§ Instruções da tarefa: Continue, por favor, o texto sobre o balanço do ano a partir da última frase mostrada.

§ Texto apresentado:
Foi um bom ano. O Botafogo caiu, mas o Internacional chegou em terceiro no
Campeonato Nacional, vai disputar a Libertadores de 2015
Nós não estávamos no avião da Malaysian Airlines que desapareceu, não
estávamos no gol do Brasil no jogo dos 7 a 1 com a Alemanha, não tivemos nada a
ver com o escândalo da Petrobras, não votamos no Aécio ou votamos, mas não
achamos que ele perdeu, não fomos aprisionados e decapitados pelo Estado
Islâmico nem andamos perto de qualquer lugar bombardeado por drones, não
estávamos em Israel sob ameaça de foguetes palestinos nem em Gaza quando Israel
revidou, não fomos levados por nenhuma enxurrada ou soterrados por nenhum
deslize de terra nem morremos afogados tentando chegar à Itália num barco de
refugiados africanos, nem fomos pegos na fronteira do México tentando entrar
clandestinamente nos Estados Unidos, não morremos de overdose ou por qualquer
outra razão, doença ou desatenção, e o ebola chegou perto de nós apenas no
noticiário. Quer dizer, de um ponto de vista puramente subjetivo, foi um bom
ano.
Do jantar de Natal aqui em casa sobraram boas lembranças — e peru, claro. A
trilha sonora deste ano foi o último disco da Maria Rita, de quem me declaro um
devoto. Pelo que sei da sua vida, a Maria Rita nasceu e se criou nos Estados
Unidos, o que torna sua opção preferencial pelo samba ainda mais admirável.
Uma das faixas do seu novo CD é um sambão de Arlindo Cruz, Rogé e Arlindo
Neto intitulado “É corpo, é alma, é religião”, que começa assim: “Eu não nasci
no samba, mas o samba nasceu em mim.” Intencional ou não, a frase serve como uma
autobiografia da cantora, que nasceu longe do samba, mas tinha o samba na alma,
ou nos genes.

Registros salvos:
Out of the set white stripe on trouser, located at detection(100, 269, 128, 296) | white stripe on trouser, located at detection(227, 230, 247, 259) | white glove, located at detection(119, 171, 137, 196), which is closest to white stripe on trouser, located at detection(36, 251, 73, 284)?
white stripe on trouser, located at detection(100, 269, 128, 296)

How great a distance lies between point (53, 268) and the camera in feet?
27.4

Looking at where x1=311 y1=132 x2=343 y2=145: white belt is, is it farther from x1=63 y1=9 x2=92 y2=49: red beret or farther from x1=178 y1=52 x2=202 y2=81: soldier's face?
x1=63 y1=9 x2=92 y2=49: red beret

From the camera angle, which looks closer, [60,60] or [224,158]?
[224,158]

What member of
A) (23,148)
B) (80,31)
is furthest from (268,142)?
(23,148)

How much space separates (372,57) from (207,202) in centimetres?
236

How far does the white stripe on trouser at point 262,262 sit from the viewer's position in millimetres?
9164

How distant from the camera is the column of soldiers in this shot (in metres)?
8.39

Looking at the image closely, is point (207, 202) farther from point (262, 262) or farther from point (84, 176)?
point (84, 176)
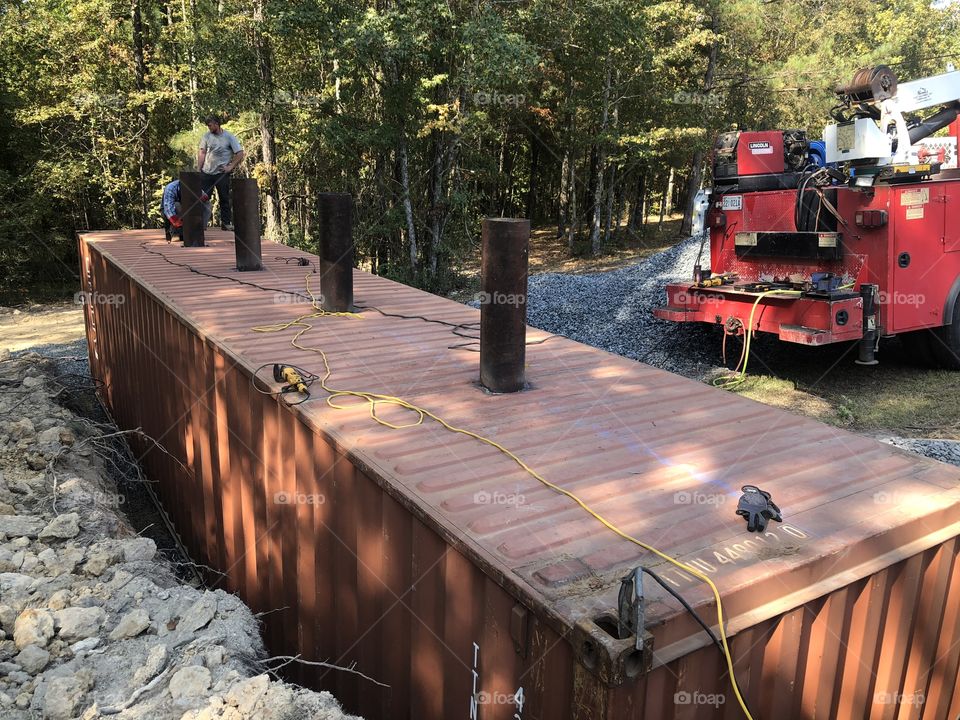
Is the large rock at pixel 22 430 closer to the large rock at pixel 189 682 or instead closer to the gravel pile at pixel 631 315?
the large rock at pixel 189 682

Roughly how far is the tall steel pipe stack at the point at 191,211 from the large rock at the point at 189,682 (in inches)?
331

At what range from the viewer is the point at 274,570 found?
4.36 metres

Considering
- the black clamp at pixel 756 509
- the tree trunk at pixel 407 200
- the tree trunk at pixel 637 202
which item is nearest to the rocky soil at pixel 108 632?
the black clamp at pixel 756 509

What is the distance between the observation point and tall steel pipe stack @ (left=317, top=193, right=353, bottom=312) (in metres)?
6.12

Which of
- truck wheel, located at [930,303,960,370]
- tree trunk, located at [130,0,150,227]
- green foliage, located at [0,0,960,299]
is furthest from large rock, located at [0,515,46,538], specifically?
tree trunk, located at [130,0,150,227]

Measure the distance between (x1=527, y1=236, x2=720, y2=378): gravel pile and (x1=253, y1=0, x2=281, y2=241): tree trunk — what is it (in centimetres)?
705

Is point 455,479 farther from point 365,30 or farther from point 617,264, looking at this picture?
point 617,264

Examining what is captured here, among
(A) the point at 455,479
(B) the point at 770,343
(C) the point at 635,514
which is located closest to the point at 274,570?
(A) the point at 455,479

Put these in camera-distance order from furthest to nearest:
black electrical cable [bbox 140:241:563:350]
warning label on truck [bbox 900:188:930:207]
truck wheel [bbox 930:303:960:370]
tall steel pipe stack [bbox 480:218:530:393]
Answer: truck wheel [bbox 930:303:960:370] < warning label on truck [bbox 900:188:930:207] < black electrical cable [bbox 140:241:563:350] < tall steel pipe stack [bbox 480:218:530:393]

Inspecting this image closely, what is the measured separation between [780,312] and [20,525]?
23.7 feet

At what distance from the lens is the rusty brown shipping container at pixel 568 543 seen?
2.31 meters

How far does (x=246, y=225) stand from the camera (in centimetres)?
845

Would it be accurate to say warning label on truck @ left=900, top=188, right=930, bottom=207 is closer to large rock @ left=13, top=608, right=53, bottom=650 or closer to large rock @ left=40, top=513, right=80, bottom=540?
large rock @ left=40, top=513, right=80, bottom=540

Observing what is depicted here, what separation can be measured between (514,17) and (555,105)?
7849 millimetres
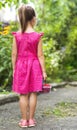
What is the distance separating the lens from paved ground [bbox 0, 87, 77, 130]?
6.12 m

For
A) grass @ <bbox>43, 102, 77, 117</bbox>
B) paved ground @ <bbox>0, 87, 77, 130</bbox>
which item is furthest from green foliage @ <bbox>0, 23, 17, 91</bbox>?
grass @ <bbox>43, 102, 77, 117</bbox>

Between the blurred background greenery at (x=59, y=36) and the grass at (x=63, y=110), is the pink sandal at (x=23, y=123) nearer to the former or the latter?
the grass at (x=63, y=110)

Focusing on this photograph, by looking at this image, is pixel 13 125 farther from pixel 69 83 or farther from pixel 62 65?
pixel 62 65

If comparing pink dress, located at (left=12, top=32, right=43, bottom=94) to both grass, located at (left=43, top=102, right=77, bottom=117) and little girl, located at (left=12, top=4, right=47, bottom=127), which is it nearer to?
little girl, located at (left=12, top=4, right=47, bottom=127)

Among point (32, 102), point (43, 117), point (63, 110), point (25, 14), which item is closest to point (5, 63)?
point (63, 110)

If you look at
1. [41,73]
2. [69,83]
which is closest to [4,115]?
[41,73]

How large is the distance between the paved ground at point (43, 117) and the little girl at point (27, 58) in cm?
22

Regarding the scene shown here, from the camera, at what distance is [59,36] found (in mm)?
11531

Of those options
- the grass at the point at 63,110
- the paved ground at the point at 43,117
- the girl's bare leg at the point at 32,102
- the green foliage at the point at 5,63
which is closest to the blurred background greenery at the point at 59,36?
the green foliage at the point at 5,63

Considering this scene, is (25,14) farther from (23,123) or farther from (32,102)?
(23,123)

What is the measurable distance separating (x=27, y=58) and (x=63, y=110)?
154cm

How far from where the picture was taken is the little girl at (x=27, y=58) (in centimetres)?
600

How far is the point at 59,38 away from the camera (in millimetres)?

§ Resultado da tarefa:
Hoje, pode-se dizer, sem exagero ou idolatria, que ela faz parte de um
triunvirato das nossas maiores sambistas, com a Alcione e a Beth Carvalho. E,
além de tudo, é uma bela mulher. O nome do disco é “Coração a batucar”.
Compre.
Nossas trilhas sonoras familiares são ecléticas, Charles Aznavour e Michel
Légrand fazem coro com Aldir Blanc e Moacyr Luz, Mônica Salmaso faz dueto com
Patricia Barber e quando menos se espera ouve-se o Miles fazendo fundo pro
Chico. E preciso revelar um segredo que, espero, fique só entre os 17 leitores
desta coluna.
Chega um ponto em que nada mais serve a não ser o Luis Miguel cantando “Che
sei tu”. Preciso dançar um bolero do Luis Miguel com as minhas filhas. É um
momento que exige uma certa solenidade. Mas as minhas filhas, não sei por quê,
sempre fogem na hora do Luis Miguel. Algo sobre não pagar mico. Vá entender.
Foi um bom ano. O Botafogo caiu, mas o Internacional chegou em terceiro no
Campeonato Nacional, vai disputar a Libertadores de 2015 e no fim do ano poderá
muito bem ser de novo campeão do mundo, se ainda houver mundo.